**Aim of the exercise**.
Word for word, set down every line of the entries below from the line with "Menino e menina" to the line with "Kobieta pokazuje jęzor", including both, and no other line.

**Records for the exercise**.
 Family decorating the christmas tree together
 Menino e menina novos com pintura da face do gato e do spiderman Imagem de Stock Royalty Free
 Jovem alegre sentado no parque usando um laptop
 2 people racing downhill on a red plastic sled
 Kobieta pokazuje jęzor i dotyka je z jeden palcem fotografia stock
* * *
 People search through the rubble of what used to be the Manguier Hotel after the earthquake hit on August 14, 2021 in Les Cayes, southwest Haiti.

**Response to this exercise**.
 Menino e menina novos com pintura da face do gato e do spiderman Imagem de Stock Royalty Free
 Jovem alegre sentado no parque usando um laptop
 2 people racing downhill on a red plastic sled
 Kobieta pokazuje jęzor i dotyka je z jeden palcem fotografia stock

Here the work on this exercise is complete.